> _WRITTEN TASK 1_
In the records, render as a numbered list the lines from the one containing "Tight-box annotation required for the class tripods." up to and including the one containing "[913,406,1024,445]". Omit blank lines and leave out the pictures.

>> Start DOCUMENT PASSAGE

In business, it all boils down to numbers. But when you’re going for longevity, you need more than just six zeroes. These are the people who have managed to shape the country’s ever-growing business scene and, in turn, the lives of millions of people who buy their products and use their services every day. They do it right.
Entrepreneur Philippines sat down with three business experts—respected business guru Dan Antonio, who is also the president of the Asian Center for Entrepreneurship and Management Education, veteran business journalist Wilson Lee Flores, and Edgardo Rodriguez, dean of the College of Business of Enderun Colleges—to discuss the success secrets of the country’s richest. Read on and learn the secrets in order to succeed in this numbers-driven world.
13. Think outside the envelope
Examples: Henry Sy Sr., John Gokongwei Jr., and Andrew Tan
“The advantage of starting from nothing like Henry Sy, John Gokongwei, Andrew Tan, and the others, is that you can think outside the envelope immediately because there’s no envelope. You start from zero base, and whatever you think of, that’s what you start with. There’s no baggage, no tradition.”—Rodriguez
14. Keep your friends close but enemies closer
Example: Tony Tan Caktiong
“A significant portion of Jollibee’s sales come from their fried chicken. That’s their number one selling product, not the burger. And Jollibee began losing a lot of their chicken sales because of Mang Inasal and its chicken inasal. So Tony Tan Caktiong figured that by buying this guy at a certain price, they would kill off the competition. And just how close do you want you competition to be? He made him a minority partner. It was his defensive strategy.”—Flores
15. Target the bigger market
Example: Henry Sy Sr.

>> End DOCUMENT PASSAGE

> _WRITTEN TASK 2_
Reproduce verbatim the article on business success secrets from "In business, it" up to and including "do it right.".

>> Start RECORDS FOR THIS TASK

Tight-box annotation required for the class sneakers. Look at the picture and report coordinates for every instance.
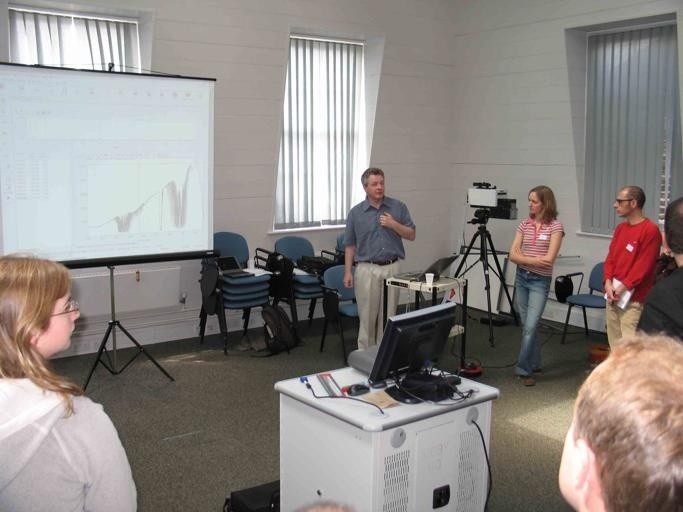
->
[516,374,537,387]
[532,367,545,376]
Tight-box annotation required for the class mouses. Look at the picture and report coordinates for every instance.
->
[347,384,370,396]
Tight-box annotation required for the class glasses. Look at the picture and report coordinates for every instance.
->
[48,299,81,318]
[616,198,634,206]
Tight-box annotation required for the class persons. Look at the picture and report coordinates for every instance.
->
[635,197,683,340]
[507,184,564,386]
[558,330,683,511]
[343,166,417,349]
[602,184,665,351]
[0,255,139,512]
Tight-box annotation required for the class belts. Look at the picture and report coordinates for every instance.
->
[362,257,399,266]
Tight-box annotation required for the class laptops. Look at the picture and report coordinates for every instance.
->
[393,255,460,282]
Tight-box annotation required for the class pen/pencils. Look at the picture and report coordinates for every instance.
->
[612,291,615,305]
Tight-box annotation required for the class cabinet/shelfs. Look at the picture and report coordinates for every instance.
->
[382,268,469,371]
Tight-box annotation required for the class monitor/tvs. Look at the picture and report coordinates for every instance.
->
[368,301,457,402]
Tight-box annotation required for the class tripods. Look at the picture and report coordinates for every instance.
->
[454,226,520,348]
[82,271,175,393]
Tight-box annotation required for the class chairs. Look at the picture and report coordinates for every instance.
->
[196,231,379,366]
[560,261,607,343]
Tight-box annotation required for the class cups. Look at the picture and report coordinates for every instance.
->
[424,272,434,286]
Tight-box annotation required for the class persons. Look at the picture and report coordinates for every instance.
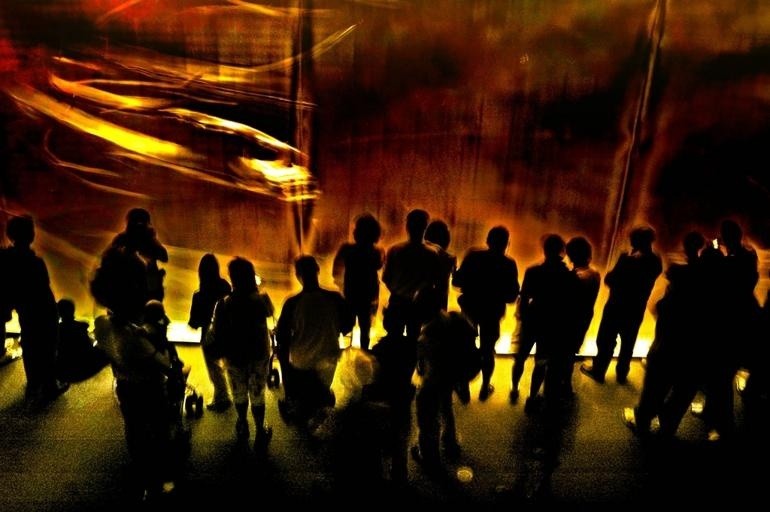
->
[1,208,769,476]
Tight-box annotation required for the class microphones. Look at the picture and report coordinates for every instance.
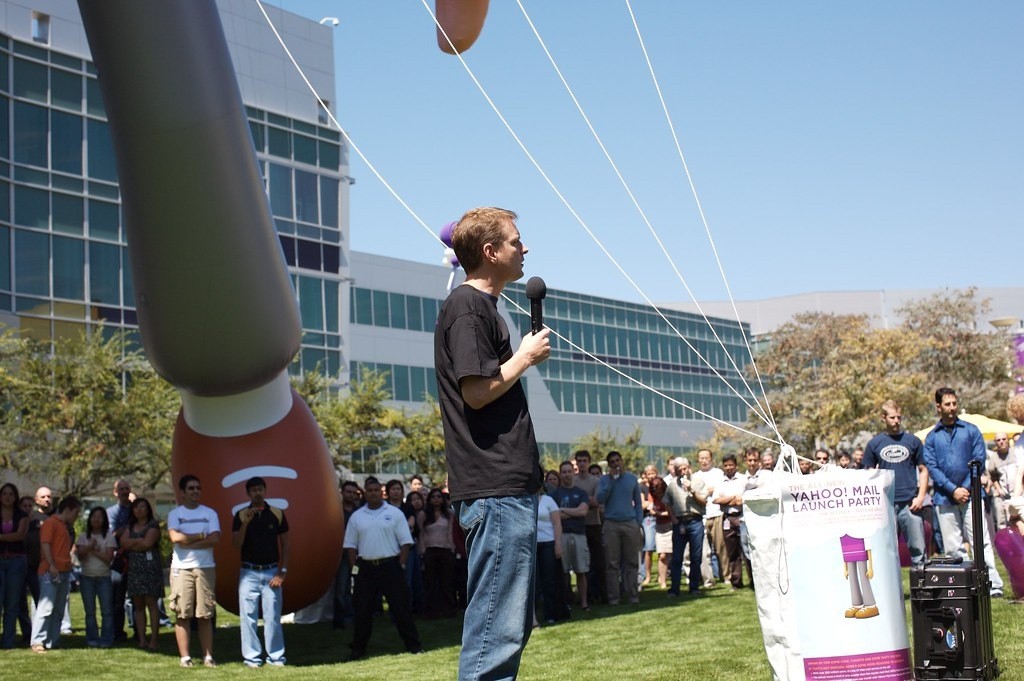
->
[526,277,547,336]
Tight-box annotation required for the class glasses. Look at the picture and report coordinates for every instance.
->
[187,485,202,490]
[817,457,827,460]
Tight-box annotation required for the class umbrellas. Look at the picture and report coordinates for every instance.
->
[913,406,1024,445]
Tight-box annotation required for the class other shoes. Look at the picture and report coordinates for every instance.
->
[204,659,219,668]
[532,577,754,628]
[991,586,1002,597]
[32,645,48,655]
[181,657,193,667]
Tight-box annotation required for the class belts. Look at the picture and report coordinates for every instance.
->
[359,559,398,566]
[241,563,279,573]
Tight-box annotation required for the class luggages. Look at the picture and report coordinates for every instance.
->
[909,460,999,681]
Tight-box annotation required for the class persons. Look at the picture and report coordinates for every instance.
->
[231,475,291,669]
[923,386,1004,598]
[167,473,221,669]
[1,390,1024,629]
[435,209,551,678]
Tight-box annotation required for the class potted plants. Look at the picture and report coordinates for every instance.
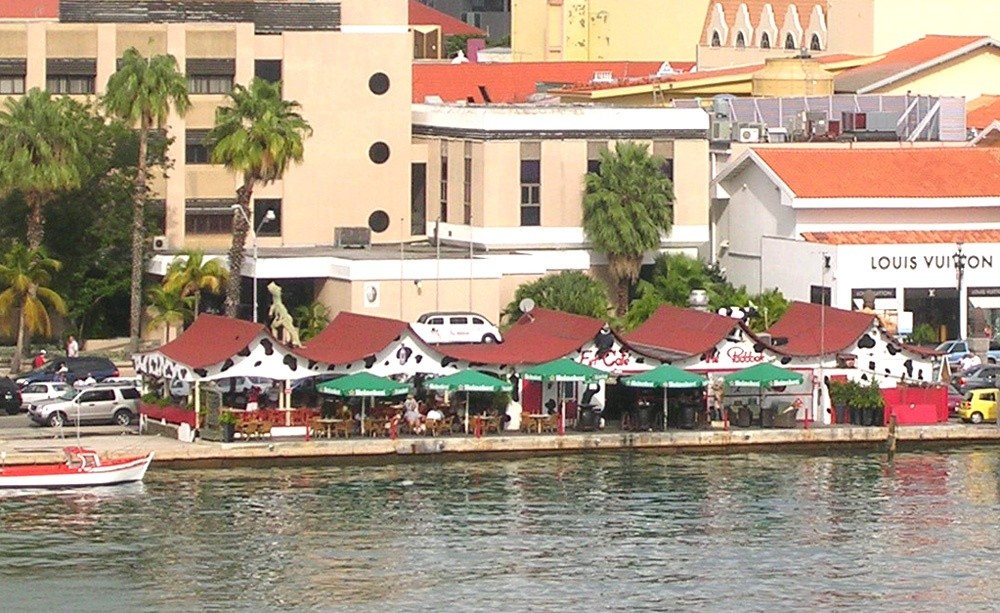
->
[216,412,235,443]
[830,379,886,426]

>> End RECORDS FOR THIS TASK
>> Start RECORDS FOR THIS TASK

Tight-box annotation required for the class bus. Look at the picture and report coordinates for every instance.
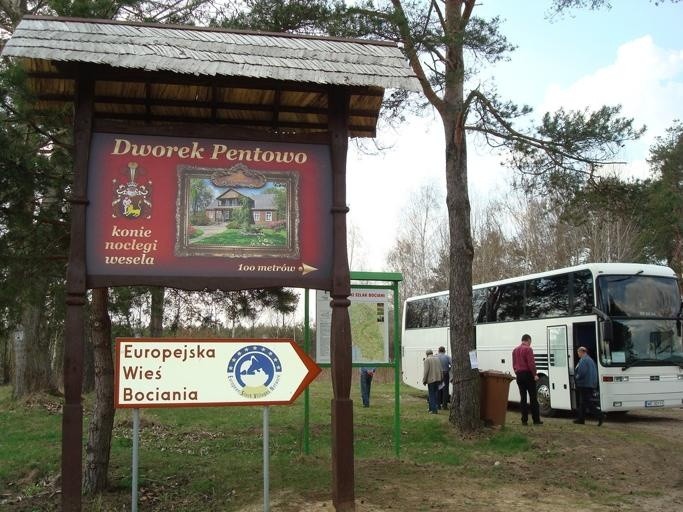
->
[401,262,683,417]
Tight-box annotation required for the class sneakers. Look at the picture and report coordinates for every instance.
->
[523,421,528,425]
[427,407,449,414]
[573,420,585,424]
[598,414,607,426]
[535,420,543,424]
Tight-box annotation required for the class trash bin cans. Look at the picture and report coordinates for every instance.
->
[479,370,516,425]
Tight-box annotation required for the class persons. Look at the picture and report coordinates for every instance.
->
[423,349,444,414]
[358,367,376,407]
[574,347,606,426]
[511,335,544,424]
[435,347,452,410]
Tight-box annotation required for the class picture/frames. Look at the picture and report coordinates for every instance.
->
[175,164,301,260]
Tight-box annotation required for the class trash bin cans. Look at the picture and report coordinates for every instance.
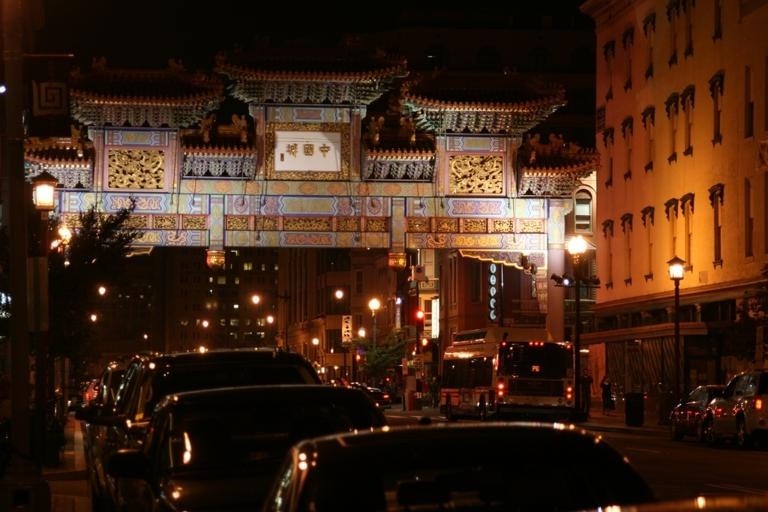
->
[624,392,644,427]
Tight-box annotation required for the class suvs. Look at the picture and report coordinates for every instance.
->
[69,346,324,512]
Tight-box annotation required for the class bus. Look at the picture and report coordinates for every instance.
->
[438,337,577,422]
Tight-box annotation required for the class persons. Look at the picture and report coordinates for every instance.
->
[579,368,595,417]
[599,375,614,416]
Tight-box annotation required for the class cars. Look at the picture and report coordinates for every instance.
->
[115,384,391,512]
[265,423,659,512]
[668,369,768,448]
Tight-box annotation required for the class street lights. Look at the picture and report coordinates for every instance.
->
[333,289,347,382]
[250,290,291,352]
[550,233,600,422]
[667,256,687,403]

>> End RECORDS FOR THIS TASK

> _ANSWER 1_
1. Tight-box annotation required for the class tripods. Look at the picture and report coordinates for every instance.
2. ->
3. [454,226,520,348]
4. [82,271,175,393]
5. Tight-box annotation required for the class chairs. Look at the picture and report coordinates for every instance.
6. ->
7. [196,231,379,366]
8. [560,261,607,343]
9. Tight-box annotation required for the class cups. Look at the picture and report coordinates for every instance.
10. ->
11. [424,272,434,286]
12. Tight-box annotation required for the class persons. Look at the picture and report coordinates for every instance.
13. ->
14. [1,208,769,476]
15. Tight-box annotation required for the class microphones. Look at the picture and report coordinates for every instance.
16. ->
17. [526,277,547,336]
18. Tight-box annotation required for the class glasses. Look at the picture and report coordinates for every instance.
19. ->
20. [187,485,202,490]
21. [817,457,827,460]
22. Tight-box annotation required for the class umbrellas. Look at the picture and report coordinates for every instance.
23. ->
24. [913,406,1024,445]

> _ANSWER 2_
In business, it all boils down to numbers. But when you’re going for longevity, you need more than just six zeroes. These are the people who have managed to shape the country’s ever-growing business scene and, in turn, the lives of millions of people who buy their products and use their services every day. They do it right.